Exercícios:
A) Liste, sem repetir, todos os nomes de lugares que aparecem no texto sobre a cana-de-açúcar, na ordem em que surgem.
B) Copie do texto sobre a cana-de-açúcar, sem mudar nada, o trecho que começa com as palavras "Dois 850 milhões" e termina com "abrigar novas fazendas.".
C) Escreva uma continuação para o texto sobre a cana-de-açúcar, começando logo depois da última frase que aparece nele.

Dois 850 milhões de hectares de terras do Brasil, cerca de 550 milhões de hectares contêm florestas nativas, dois terços das quais na Amazônia. A cana não é uma safra bem adaptada aos climas de floresta tropical, diz Lacerda, e o governo está deliberadamente evitando a expansão do cultivo do produto na região. Mas, diz ele, existe preocupação quanto à possibilidade de que safras de preço mais elevado, como a cana, desloquem o cultivo da soja e a criação de gado no Cerrado, fazendo com que essas atividades invadam as regiões de floresta, que teriam de ser desmatadas para abrigar novas fazendas.
"Esse efeito de deslocamento não é hipotético", acrescentou Lacerda. "São Paulo costumava ser uma das mais importantes regiões de criação de gado no país. Agora, a cana-de-açúcar chegou e empurrou a criação de gado para outras áreas, no Cerrado e na Amazônia".

Amostra dos itens:

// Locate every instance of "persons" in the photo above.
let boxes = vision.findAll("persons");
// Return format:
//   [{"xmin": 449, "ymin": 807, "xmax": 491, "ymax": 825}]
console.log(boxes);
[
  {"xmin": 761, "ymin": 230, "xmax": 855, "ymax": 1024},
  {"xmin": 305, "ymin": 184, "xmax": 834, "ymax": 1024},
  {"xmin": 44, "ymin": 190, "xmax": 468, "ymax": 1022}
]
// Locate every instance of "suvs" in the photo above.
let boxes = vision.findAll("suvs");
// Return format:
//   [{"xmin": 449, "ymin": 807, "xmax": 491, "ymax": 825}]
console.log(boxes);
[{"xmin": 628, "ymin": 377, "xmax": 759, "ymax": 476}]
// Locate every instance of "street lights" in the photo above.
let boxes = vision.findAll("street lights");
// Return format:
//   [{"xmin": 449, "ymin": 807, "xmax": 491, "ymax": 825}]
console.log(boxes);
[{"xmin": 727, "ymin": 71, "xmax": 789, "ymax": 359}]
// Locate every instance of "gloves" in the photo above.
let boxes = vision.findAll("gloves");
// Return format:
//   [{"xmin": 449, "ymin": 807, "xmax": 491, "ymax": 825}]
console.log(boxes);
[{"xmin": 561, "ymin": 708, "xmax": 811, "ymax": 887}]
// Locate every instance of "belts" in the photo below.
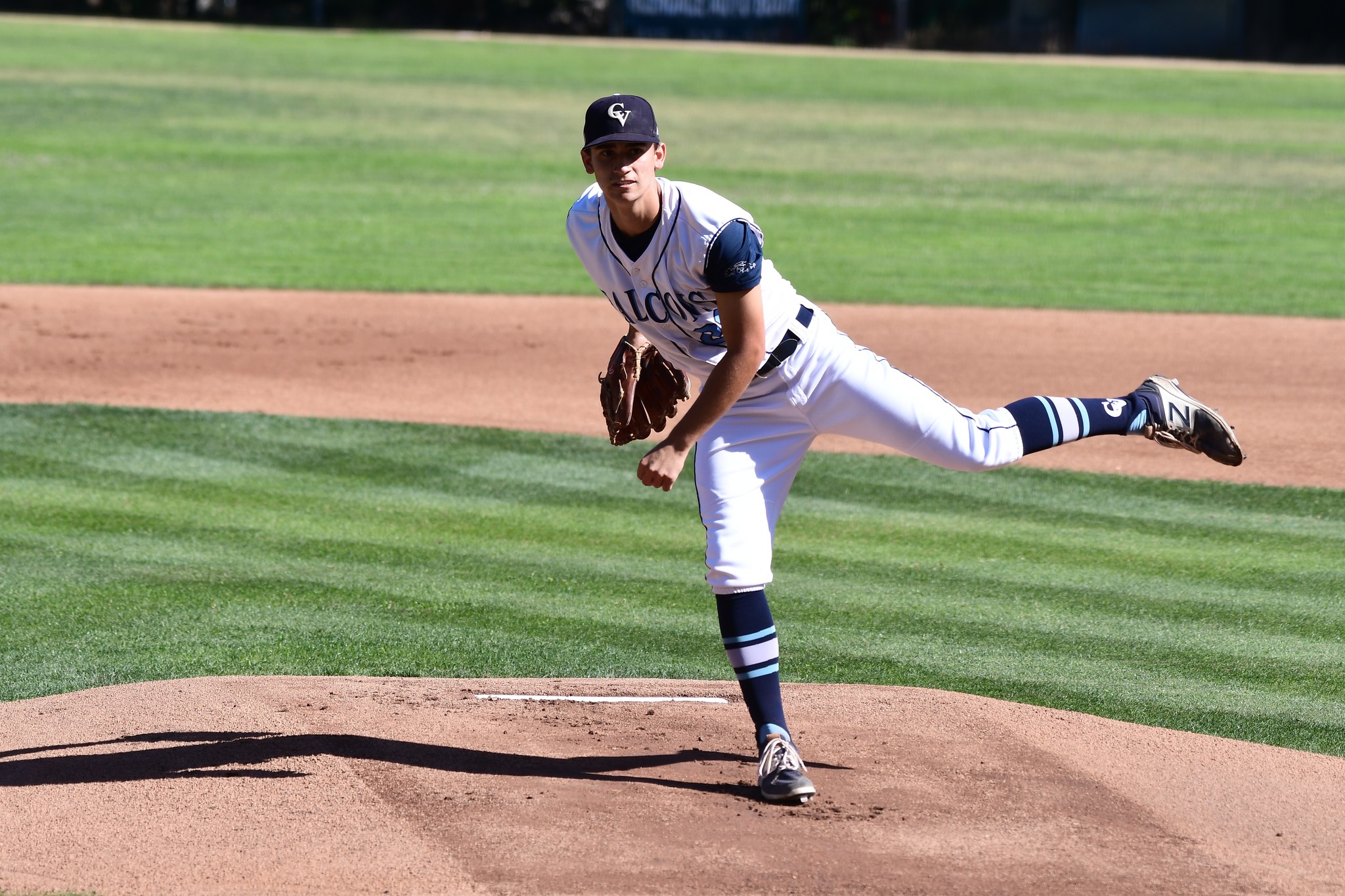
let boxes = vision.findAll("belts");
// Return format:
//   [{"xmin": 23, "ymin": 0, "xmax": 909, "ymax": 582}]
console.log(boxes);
[{"xmin": 753, "ymin": 304, "xmax": 813, "ymax": 380}]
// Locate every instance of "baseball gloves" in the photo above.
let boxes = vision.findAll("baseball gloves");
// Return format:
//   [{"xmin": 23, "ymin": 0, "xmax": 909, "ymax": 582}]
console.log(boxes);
[{"xmin": 598, "ymin": 332, "xmax": 691, "ymax": 447}]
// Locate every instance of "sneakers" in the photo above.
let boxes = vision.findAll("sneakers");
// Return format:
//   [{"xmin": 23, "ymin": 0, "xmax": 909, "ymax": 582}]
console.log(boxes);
[
  {"xmin": 758, "ymin": 732, "xmax": 815, "ymax": 803},
  {"xmin": 1130, "ymin": 375, "xmax": 1243, "ymax": 467}
]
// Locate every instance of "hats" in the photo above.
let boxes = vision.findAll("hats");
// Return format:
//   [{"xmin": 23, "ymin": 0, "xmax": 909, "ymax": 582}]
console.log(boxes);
[{"xmin": 583, "ymin": 94, "xmax": 661, "ymax": 152}]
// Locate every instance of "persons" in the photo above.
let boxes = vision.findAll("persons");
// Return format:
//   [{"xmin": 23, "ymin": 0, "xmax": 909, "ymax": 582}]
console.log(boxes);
[{"xmin": 564, "ymin": 93, "xmax": 1248, "ymax": 803}]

Respostas:
A) Brasil, Amazônia, Cerrado, São Paulo

B)
Dois 850 milhões de hectares de terras do Brasil, cerca de 550 milhões de hectares contêm florestas nativas, dois terços das quais na Amazônia. A cana não é uma safra bem adaptada aos climas de floresta tropical, diz Lacerda, e o governo está deliberadamente evitando a expansão do cultivo do produto na região. Mas, diz ele, existe preocupação quanto à possibilidade de que safras de preço mais elevado, como a cana, desloquem o cultivo da soja e a criação de gado no Cerrado, fazendo com que essas atividades invadam as regiões de floresta, que teriam de ser desmatadas para abrigar novas fazendas.

C)
Uma preocupação mais direta para a Amazônia é o cultivo de palmeiras usadas para exploração do óleo de palma outra fonte de bioenergia, segundo Lacerda. "O potencial de converter o habitat amazônico a fim de produzir óleo de palma é imenso", diz ele, apontando que as plantações de palmeiras estão entre as maiores causas de devastação ecológica das florestas tropicais de Bornéu e Sumatra, ilhas do Sudeste Asiático. "Queremos que o governo desenvolva um plano para enfrentar o efeito de deslocamento que as plantações de cana causarão, e para a chegada das palmeiras a essas regiões".
Funcionários do setor de cana, no entanto, dizem que as preocupações quanto ao desflorestamento estão sendo exageradas. Carvalho Macedo, da União Nacional da Agroindústria da Cana brasileira, por exemplo, diz que não será preciso desmatar áreas selvagens porque o Brasil dispõe de 809 mil hectares de pastagens disponíveis para absorver o cultivo da cana.
"Não seriam precisos mais que 5% dessas terras para atingir o nível de produção imaginado para daqui a 10 anos", diz Macedo. Ele afirma que a atual produção de cana-de-açúcar do país ocupa cerca de seis milhões de hectares, menos de 1% da terra agrícola do país.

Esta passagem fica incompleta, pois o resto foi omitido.